Source records
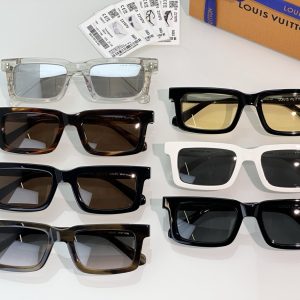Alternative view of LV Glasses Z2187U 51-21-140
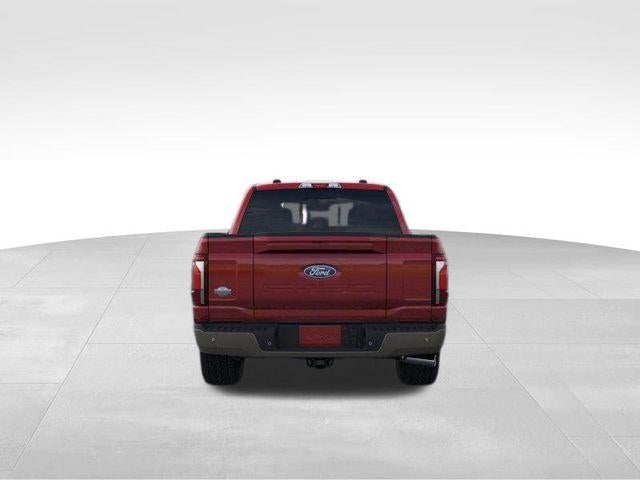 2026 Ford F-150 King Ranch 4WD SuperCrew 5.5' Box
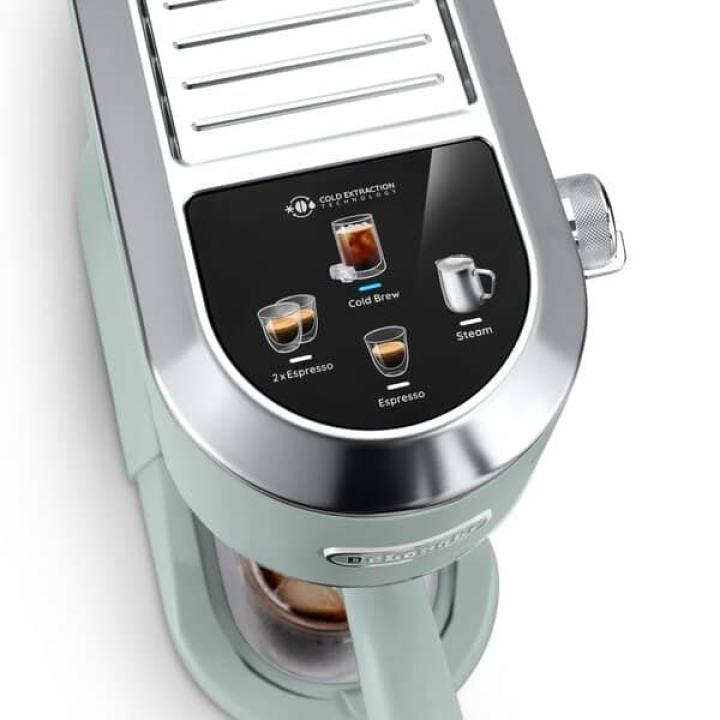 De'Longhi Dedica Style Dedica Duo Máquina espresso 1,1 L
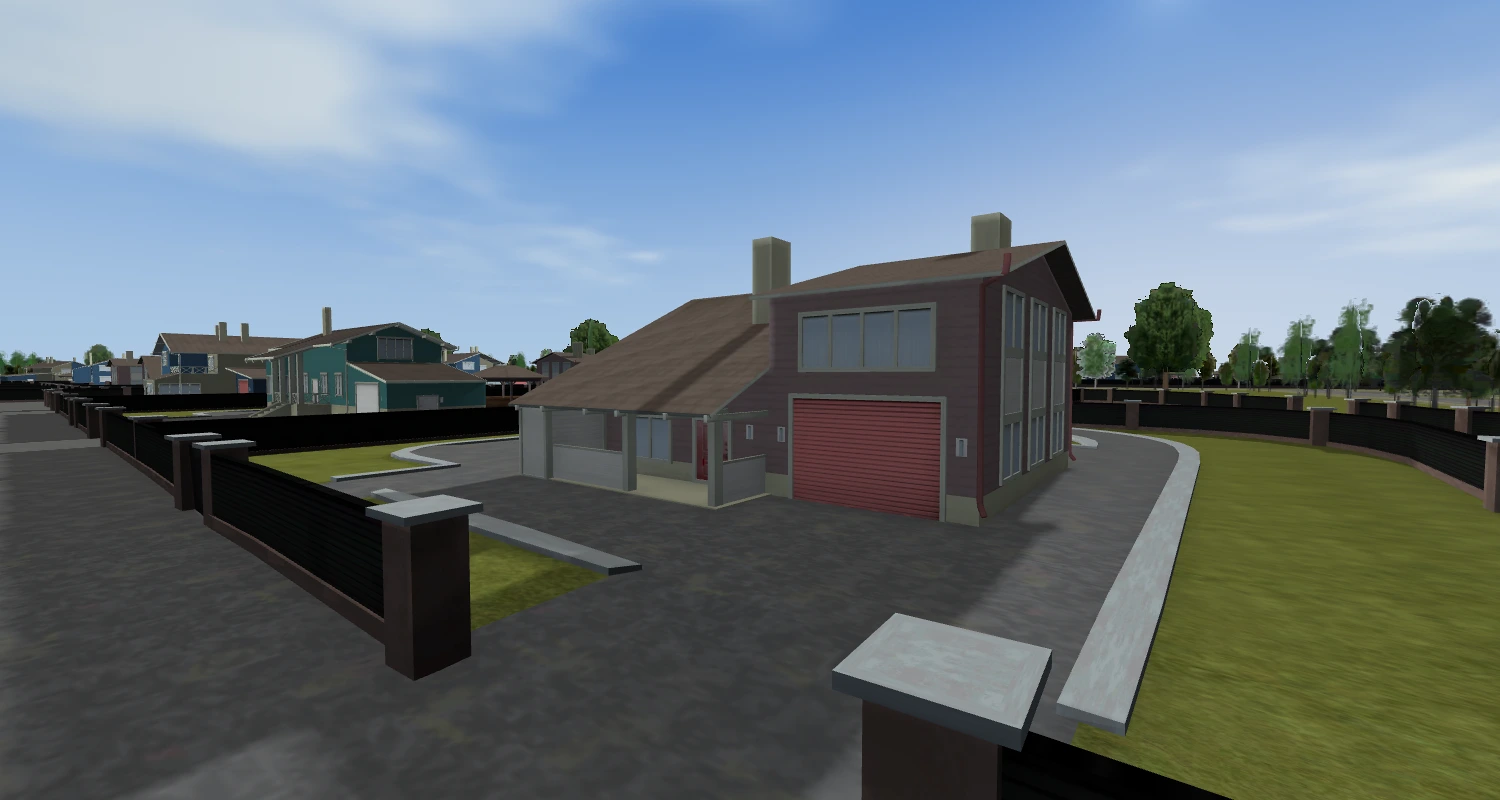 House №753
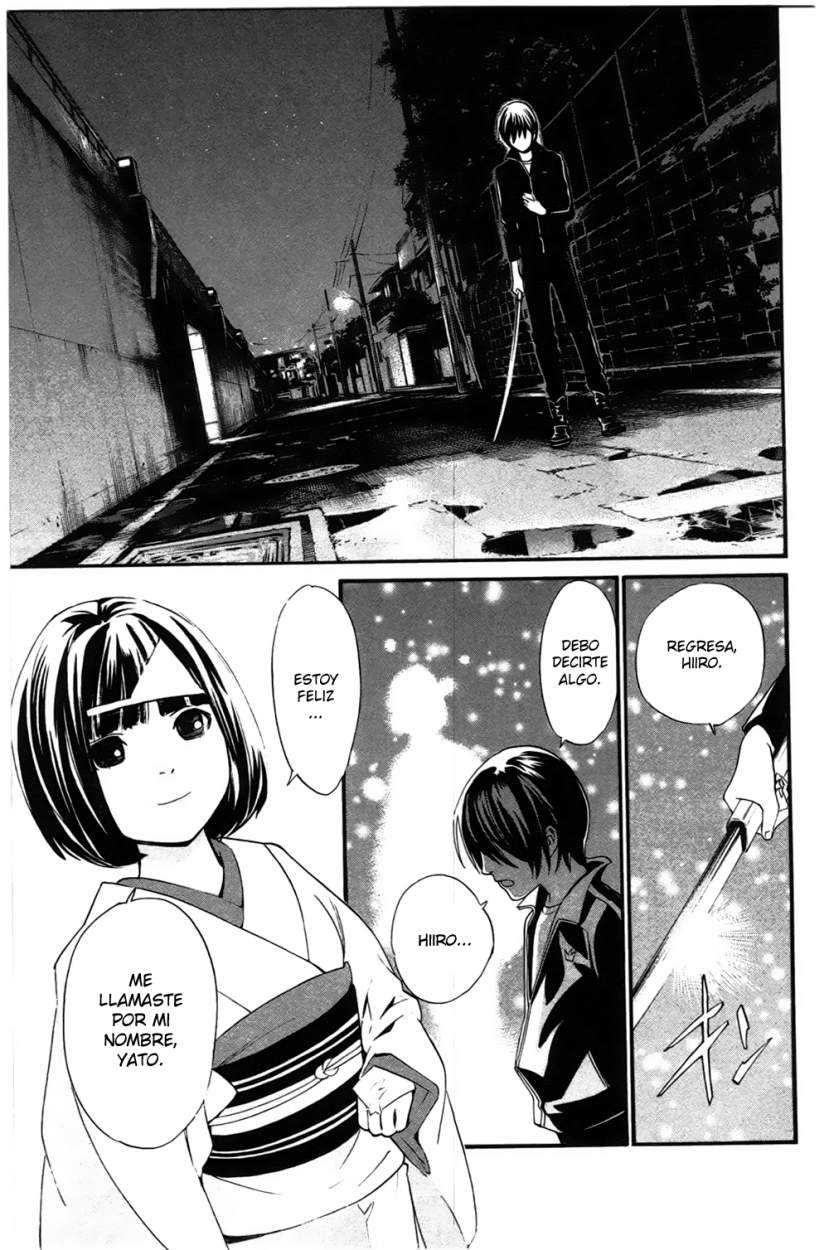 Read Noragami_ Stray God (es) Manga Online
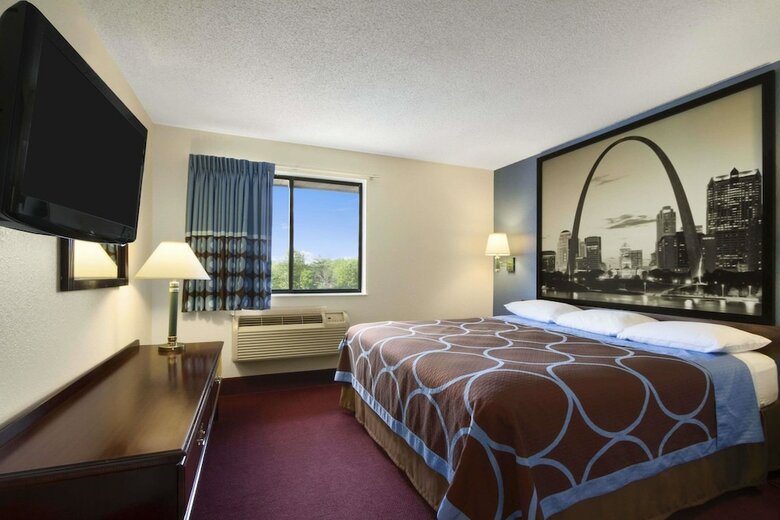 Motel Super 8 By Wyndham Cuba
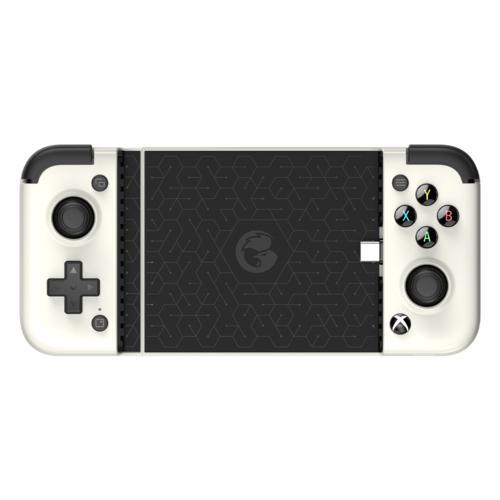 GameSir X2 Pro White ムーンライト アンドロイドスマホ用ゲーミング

WHAT TO WORK ON:
Write out all of the data above exactly, without any of its pictures.

TASK OUTPUT:
Alternative view of LV Glasses Z2187U 51-21-140
 2026 Ford F-150 King Ranch 4WD SuperCrew 5.5' Box
 De'Longhi Dedica Style Dedica Duo Máquina espresso 1,1 L
 House №753
 Read Noragami_ Stray God (es) Manga Online
 Motel Super 8 By Wyndham Cuba
 GameSir X2 Pro White ムーンライト アンドロイドスマホ用ゲーミング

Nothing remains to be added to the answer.